Дулов не выходит на трибунку -- прямо как-то взлетает: бодрый, подтянутый, на добрые два десятка лет помолодевший, сверкающий узкоконечной золотой звездочкою с черного лацкана. Мне, каздалевский, начинает, уняв широким убедительным жестом восторг публики, неоднократно доводилось разоблачать и обвинять многочисленных врагов нашего общества, нашего, каздалевский, социалистического государства. Сегодня же, впервые за долгую мою жизнь, я выступаю в качестве защитника. Темпорэ, каздалевский, мутантум, как говорили древние римляне, и мы мутантерум вместе с ними.

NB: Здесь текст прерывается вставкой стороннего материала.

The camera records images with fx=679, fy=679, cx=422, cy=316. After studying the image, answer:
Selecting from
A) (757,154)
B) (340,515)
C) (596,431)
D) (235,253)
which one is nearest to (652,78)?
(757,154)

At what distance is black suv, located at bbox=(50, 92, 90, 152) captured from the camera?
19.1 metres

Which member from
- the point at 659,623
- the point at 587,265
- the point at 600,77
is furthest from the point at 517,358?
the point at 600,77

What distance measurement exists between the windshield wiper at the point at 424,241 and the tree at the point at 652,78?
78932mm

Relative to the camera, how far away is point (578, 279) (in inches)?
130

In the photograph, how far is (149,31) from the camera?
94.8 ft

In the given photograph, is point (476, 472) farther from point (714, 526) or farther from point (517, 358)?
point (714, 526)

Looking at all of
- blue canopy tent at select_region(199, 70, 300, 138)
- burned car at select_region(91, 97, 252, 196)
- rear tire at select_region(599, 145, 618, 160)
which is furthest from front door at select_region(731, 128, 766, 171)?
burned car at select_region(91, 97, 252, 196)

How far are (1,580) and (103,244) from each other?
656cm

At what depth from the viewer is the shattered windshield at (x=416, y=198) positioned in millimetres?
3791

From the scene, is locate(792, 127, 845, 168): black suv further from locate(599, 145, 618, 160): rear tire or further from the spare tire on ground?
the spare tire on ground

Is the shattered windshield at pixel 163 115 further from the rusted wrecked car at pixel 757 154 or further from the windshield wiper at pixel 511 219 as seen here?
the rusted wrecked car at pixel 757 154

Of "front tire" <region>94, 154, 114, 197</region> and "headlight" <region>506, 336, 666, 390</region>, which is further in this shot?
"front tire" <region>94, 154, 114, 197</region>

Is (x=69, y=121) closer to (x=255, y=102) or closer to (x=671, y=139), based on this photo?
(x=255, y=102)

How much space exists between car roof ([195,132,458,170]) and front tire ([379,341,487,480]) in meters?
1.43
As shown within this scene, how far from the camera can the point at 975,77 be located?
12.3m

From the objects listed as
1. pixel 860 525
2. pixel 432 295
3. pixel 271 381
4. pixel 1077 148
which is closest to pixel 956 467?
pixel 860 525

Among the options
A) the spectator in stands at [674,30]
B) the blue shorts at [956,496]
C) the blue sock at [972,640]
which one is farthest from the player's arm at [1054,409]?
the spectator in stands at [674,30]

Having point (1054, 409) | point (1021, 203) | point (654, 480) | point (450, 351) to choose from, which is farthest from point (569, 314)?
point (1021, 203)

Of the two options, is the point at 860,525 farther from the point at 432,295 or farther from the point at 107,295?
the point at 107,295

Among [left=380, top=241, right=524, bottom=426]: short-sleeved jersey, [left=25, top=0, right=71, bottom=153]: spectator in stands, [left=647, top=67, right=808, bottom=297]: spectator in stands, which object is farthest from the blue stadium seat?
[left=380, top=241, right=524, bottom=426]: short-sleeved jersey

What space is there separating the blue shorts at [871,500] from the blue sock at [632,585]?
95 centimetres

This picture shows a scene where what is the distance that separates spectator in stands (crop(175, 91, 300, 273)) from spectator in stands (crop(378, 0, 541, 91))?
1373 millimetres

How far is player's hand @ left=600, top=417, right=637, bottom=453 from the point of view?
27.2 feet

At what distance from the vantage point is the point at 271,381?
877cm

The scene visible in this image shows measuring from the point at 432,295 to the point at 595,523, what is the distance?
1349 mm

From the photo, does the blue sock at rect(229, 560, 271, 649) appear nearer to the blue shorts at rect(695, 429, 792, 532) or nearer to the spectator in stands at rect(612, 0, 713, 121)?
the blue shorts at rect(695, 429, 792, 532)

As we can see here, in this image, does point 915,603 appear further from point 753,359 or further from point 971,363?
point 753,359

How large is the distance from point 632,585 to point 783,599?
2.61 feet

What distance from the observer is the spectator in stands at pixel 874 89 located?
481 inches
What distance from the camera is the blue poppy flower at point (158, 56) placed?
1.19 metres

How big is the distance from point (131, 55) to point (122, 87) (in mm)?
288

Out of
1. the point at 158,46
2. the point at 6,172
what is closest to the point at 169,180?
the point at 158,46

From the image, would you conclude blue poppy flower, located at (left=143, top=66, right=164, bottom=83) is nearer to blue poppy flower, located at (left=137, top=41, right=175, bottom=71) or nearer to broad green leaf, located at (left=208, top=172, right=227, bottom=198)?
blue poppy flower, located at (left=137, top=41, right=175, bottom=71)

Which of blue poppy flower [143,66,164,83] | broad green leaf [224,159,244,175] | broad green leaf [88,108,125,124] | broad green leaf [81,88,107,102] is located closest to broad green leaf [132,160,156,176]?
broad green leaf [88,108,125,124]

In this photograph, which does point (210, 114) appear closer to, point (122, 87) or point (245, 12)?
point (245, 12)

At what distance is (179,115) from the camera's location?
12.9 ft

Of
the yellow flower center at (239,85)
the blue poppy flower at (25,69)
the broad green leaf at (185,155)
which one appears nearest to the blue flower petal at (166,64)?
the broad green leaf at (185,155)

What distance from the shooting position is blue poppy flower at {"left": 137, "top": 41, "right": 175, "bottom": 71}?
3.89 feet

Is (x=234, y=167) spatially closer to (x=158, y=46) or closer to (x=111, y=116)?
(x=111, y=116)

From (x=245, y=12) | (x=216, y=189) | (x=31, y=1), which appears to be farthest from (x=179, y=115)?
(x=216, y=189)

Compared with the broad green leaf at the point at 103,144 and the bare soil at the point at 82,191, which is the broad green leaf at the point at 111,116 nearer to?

Было темпорэ разбрасывать камни -- пришло темпорэ собирать их. Каздалевский -- девичья фамилия моей мамы, робко замечает покрасневший, совсем уж смешавшийся судья. Вернее, Каздалевская. А по паспорту я числюсь Савичем, но Семен Израйлевич, весь страсть и энергия, отмахивается от Савича-Каздалевского, как от мухи. Своевременно осудив вместе с партией некоторые перегибы и головокружения в процессе разбрасывания камней, перегибы, впрочем, вызванные исключительно взрывообразным стихийным ростом классового правосознания масс и неподдельным их энтузиазмом, я отнюдь не призываю к таким же перегибам и головокружениям в процессе камне-, каздалевский, -собирания, и если уж ты, каздалевский (риторический указующий перст в сторону судьи), совершил преступление, ты должен быть строго, но справедливо покаран. И, каздалевский, наоборот? Каздалевский-Савич от перста вздрагивает, потому что хоть и знает про себя точно, что никакого вроде бы преступления не совершал, а мало ли что сейчас выплывет на поверхность? -- но Семен Израйлевич продолжает не обращать на Народного Судью никакого внимания, всецело занятый страстною своей речью: я призываю только не забывать о классово-общенародной сущности наших законов и ориентироваться не столько на их иногда еще буржуазно-лжедемократическую букву, сколько на их сугубо социалистический, каздалевский, дух?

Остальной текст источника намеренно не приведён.